Exercise
Pick out all lines of the entries that include the word "Tanzania" and copy them.
========================================================================
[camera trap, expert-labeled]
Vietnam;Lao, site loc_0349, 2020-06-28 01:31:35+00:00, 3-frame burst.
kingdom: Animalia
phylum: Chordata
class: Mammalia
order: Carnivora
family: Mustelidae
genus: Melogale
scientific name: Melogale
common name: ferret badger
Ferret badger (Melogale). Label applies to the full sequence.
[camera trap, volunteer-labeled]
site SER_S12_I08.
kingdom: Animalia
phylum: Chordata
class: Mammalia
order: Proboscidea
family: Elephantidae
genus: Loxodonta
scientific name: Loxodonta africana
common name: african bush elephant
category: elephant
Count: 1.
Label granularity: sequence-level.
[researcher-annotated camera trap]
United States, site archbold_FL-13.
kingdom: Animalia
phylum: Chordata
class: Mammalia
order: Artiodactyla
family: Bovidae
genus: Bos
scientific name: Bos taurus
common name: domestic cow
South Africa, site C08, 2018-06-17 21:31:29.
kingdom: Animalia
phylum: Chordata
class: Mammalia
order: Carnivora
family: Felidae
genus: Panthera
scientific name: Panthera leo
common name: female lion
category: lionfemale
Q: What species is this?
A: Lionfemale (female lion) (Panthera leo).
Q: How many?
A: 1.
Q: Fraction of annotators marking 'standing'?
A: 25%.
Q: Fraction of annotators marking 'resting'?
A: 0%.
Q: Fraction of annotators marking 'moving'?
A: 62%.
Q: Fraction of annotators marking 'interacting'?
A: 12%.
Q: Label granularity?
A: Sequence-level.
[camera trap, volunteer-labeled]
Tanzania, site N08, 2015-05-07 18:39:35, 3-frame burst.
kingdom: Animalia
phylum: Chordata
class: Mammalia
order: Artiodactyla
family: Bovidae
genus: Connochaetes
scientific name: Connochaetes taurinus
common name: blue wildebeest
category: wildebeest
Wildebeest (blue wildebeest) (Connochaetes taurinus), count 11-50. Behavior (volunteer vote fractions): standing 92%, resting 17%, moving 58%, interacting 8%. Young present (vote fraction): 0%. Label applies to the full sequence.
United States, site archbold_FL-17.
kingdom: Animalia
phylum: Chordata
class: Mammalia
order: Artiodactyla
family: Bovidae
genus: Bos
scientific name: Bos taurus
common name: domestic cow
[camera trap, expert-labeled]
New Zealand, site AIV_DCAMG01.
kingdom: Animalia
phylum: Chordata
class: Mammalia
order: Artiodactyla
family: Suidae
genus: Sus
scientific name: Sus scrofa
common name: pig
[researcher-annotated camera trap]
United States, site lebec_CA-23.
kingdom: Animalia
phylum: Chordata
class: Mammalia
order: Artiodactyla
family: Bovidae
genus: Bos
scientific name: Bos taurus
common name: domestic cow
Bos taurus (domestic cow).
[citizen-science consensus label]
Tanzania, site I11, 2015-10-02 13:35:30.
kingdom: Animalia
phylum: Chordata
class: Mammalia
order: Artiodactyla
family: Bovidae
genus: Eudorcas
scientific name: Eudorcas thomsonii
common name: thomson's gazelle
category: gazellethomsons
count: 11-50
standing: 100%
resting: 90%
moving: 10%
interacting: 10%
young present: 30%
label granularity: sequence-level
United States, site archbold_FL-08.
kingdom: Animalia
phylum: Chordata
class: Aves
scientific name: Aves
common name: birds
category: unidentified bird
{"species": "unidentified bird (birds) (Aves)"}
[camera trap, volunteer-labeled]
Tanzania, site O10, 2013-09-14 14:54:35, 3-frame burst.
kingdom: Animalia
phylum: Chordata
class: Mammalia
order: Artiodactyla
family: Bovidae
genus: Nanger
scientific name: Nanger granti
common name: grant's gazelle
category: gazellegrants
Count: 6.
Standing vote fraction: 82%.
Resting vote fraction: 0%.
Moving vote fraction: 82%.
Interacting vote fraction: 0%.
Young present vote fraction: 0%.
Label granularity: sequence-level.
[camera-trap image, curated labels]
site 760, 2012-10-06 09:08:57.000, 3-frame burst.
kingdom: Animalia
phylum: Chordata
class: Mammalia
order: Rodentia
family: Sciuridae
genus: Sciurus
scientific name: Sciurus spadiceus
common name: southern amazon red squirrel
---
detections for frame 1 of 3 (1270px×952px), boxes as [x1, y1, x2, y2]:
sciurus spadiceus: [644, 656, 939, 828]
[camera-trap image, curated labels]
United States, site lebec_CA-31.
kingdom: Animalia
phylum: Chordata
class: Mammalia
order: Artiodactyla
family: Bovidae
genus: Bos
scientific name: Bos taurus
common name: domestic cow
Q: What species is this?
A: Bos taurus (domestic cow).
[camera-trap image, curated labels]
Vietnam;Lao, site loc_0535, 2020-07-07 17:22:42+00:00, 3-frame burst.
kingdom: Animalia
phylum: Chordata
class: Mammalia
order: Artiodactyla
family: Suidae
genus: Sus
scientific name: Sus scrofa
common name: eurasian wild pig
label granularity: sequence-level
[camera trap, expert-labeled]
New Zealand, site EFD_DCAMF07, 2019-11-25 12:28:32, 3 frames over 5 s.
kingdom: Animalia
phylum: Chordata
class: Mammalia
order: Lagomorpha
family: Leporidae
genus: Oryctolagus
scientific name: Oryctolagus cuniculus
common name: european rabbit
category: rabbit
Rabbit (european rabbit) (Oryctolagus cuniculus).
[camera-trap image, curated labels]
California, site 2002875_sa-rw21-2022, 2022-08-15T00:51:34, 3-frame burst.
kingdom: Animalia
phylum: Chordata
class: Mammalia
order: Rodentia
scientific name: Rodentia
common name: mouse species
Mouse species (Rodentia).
========================================================================
Response to this task
Tanzania, site N08, 2015-05-07 18:39:35, 3-frame burst.
Tanzania, site I11, 2015-10-02 13:35:30.
Tanzania, site O10, 2013-09-14 14:54:35, 3-frame burst.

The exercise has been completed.